The staff on an IFT ambulance is an integral part of the patient's treatment. They're part of the healthcare team as much as the hospital staff is. Without this vital service, patients in modern healthcare wouldn't get the treatment they need from the specialists who can provide it.

Training Deficiencies

Despite the fact that ambulances are holding all of healthcare together in a world where healthcare providers are stuck in silos of specialties; and despite the fact that IFT ambulances far outnumber the ambulances that are responding to 911 calls (or respond to both types of requests), education and training programs for emergency medical technicians and paramedics are still focusing almost exclusively on emergencies.

Emergency medical technicians are taught splinting, bleeding control, CPR, rescue breathing, and how to extricate patients from vehicles after an accident. Paramedic education focuses on treating heart attack and stroke patients. Everyone learns to manage a scene during a multiple casualty incident (MCI). All of this is extremely important training that can't be minimized, but in the IFT setting, it doesn't translate.

Certainly, an EMT or a paramedic must be able to react appropriately to a patient whose condition deteriorates suddenly during a transport, regardless if that transport started from a hospital or from the patient calling 911. Like an airline pilot trained not for flying on autopilot, but for when the autopilot fails and the plane is in crisis, paramedics and EMTs must be ready for the unexpected.

But the pilot is also trained for flying with the autopilot. She is well-versed in the expected as much as the unexpected. The EMT never gets that training—at least not as part of a national standard curriculum. The EMT isn't taught how to do the very thing he will likely spend the first few years of his career doing.

Changing Expectations

As much as ambulances are called upon to move patients from one facility to another, patients should demand that the staff making the move is comfortable doing the job. If something goes horribly wrong, the EMT is ready to jump in, but what about making sure the care from the first facility is continued seamlessly at the second?

EMTs come out of their initial training ready to save lives and stamp out disease. They are trained heroes-in-waiting. They are poised to run in while others are running out.
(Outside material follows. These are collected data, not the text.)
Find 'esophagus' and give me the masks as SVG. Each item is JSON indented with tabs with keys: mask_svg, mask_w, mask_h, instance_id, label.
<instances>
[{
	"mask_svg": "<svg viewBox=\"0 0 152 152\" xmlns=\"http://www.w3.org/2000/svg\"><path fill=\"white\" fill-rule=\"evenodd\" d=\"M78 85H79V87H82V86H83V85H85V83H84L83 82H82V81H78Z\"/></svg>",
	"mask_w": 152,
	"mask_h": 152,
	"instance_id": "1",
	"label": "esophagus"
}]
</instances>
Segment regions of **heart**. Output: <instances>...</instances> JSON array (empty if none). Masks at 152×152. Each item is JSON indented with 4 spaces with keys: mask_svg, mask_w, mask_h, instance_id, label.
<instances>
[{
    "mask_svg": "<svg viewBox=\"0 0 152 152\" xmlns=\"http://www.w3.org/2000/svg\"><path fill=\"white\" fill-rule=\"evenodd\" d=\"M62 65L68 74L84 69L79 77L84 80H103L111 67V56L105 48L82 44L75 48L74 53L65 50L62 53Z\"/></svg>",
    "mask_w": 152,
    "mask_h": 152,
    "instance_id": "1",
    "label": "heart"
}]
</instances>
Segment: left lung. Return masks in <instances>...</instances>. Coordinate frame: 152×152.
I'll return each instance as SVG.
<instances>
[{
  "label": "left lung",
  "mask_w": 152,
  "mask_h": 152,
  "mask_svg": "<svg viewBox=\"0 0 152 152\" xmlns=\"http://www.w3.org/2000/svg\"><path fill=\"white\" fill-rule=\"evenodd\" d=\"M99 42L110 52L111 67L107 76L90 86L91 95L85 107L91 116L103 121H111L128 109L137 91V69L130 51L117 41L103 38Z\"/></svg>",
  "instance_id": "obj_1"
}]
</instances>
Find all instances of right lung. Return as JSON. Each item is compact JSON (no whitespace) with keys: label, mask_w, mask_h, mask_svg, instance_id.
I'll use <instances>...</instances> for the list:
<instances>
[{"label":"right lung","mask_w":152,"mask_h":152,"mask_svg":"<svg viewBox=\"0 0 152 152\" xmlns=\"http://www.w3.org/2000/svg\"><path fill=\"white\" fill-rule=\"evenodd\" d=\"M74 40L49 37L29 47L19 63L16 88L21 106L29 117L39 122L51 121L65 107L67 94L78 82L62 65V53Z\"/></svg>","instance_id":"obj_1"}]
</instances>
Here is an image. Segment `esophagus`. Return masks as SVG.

But that's not the role they will play—not at first. The new EMT is going to do IFT, not because it's not important. They're going to do IFT because it's boring. It's not driving "hot" with lights flashing and sirens blaring to pull a victim from the burning car.
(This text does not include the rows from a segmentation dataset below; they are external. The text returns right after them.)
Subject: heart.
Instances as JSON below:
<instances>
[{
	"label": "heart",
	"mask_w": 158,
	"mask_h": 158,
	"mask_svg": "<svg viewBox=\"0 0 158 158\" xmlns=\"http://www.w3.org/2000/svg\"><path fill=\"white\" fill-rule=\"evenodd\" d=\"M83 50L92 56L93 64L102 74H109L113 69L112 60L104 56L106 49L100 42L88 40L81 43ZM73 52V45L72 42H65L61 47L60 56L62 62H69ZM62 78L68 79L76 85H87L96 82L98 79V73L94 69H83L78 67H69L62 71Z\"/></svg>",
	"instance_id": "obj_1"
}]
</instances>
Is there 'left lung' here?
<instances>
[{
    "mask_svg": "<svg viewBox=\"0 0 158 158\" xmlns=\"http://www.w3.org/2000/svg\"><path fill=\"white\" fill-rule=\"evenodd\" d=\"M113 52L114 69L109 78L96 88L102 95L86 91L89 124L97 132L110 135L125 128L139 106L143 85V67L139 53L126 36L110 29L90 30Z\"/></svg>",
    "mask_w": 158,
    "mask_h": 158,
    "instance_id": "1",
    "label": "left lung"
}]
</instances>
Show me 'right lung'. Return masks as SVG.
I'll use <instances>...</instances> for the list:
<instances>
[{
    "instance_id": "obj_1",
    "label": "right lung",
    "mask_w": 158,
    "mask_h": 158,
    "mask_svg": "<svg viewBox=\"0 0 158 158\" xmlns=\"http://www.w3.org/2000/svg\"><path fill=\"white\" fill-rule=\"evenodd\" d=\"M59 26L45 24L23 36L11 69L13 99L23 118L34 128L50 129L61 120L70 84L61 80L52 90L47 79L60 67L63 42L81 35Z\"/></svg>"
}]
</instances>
IFT is not sexy; at least not to a new EMT.

That can be changed. With proper education focusing on the importance and technique of IFT, EMTs and paramedics will embrace the new role. They will do it and do it well as long as they know what to expect and have the tools to do the job.

Patients will benefit from a stronger healthcare system, where the ambulance crew really is an integral part of the team and moving from facility to facility does not present a weak spot in patient care.

Sources:

The History of Hospitals and Wards. (2016). Healthcaredesignmagazine.com.

The influence of Dominique Jean Larrey on the art and science of amputations . (2016). Sciencedirect.com.

Kulshrestha, A. & Singh, J. (2016). Inter-hospital and intra-hospital patient transfer: Recent concepts. Indian Journal Of Anaesthesia60(7), 451. doi:10.4103/0019-5049.186012

Samuels, David J, et al. Emergency Medical Technician-Basic: National Standard Curriculum. (1997). US Department of Transportation.